The Supreme Court of B.C. has issued a Canada-wide warrant for the arrest of Loren Reagan after he failed to show up for his own trial for fraud and theft over $5,000 Monday morning.
Loren Reagan is one of two accused of a major fraud scheme in the Okanagan, involving the now-defunct Okanagan Elite Hockey Association’s plan to send young hockey players on a trip to Europe.
That effort raised over $125,000 according to Crown lawyer Patrick Fullerton, through unlicensed raffles and parent contributions, but no European trip materialized.
The Crown has also alleged Reagan and his then-business partner Michael Elphicke, the co-accused in the trial, had made personal payments with the money raised, as well as diverting some funds to a failed hockey dorm project in Penticton.
The trial was scheduled to start Monday morning, and since a conference call among lawyers and the justice overseeing the trial on Friday, Reagan’s former defence lawyer Kim Ross told the court he had received notice from Reagan that he was out of the country, reportedly in Kuwait, working for an oil company, according to Elphicke.

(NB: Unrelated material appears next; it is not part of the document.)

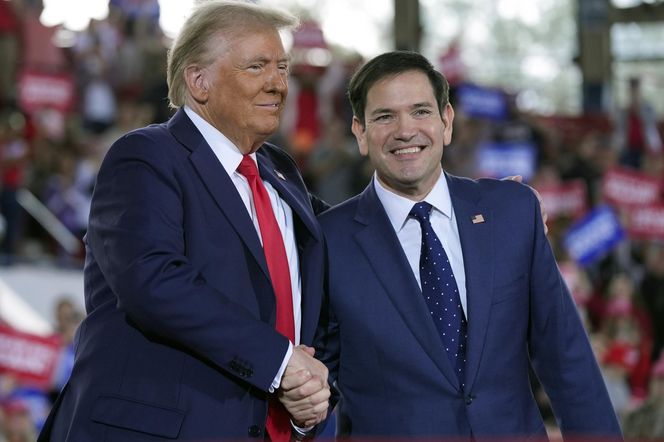 USA/ Media: Trump wybierze Marco Rubio na sekretarza stanu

Ross notified the court that he had advised Reagan there would be a warrant for his arrest if he were a no-show for his trial, which Reagan acknowledged, but said he could not make it back to Penticton in time.
With a warrant for his arrest now issued, the next time Reagan enters the country, he will be arrested at the airport.

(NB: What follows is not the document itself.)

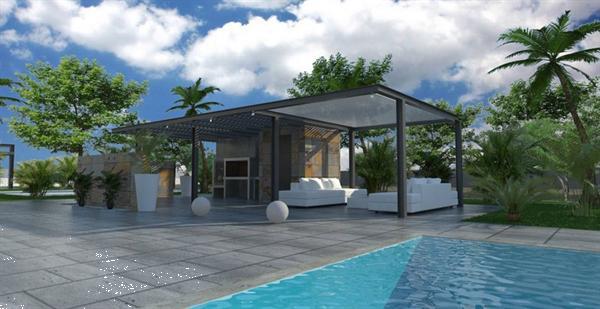 Grote foto nieuwe luxe moderna villa s aan de costa blanca huizen en kamers nieuw europa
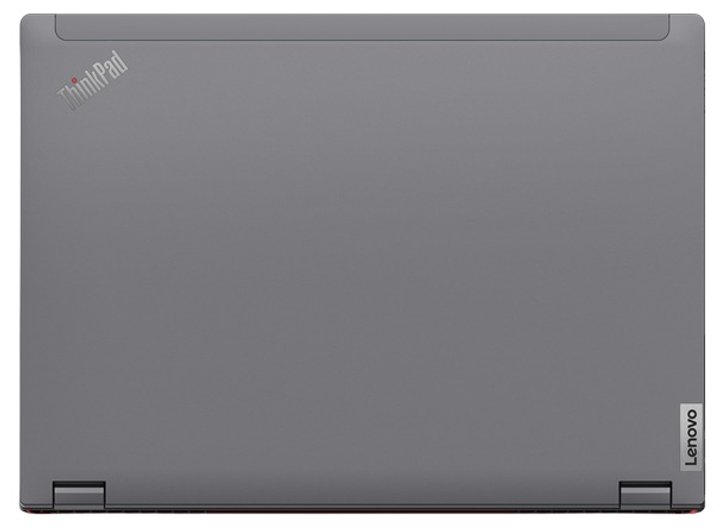 Ноутбук Lenovo ThinkPad P16 Gen 2 (21FA000FMH) Storm Grey - зображення 2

Ross has now been removed as legal counsel for Reagan, as the trial moves forward for Elphicke.
Although the incidents were set in 2011 and 2012, including an alleged criminal lottery scheme involving raffle tickets for hockey parents, charges weren’t sworn against the pair until 2015.
Fullerton told the court Monday morning the money raised through parents, expected to raise or pay a total of $5,500 per traveller, was going to some Bank of Montreal accounts, and a payment plan was set up with a third party.
The pair successfully paid the initial $15,000 toward that third party, Azorcan Global Tours, but when the time for a second payment came, there were insufficient funds in the accounts, which was inconsistent with the records of the funds raised.
Those funds raised were upwards of $125,000, but just $13,000 were left in the account at time to pay.
According to Fullerton, bank statements have shown a payments toward clothing, liquor and food, among other things in the name of Reagan.
The money also reportedly went toward a hockey dorm the pair were building, but eventually was ditched.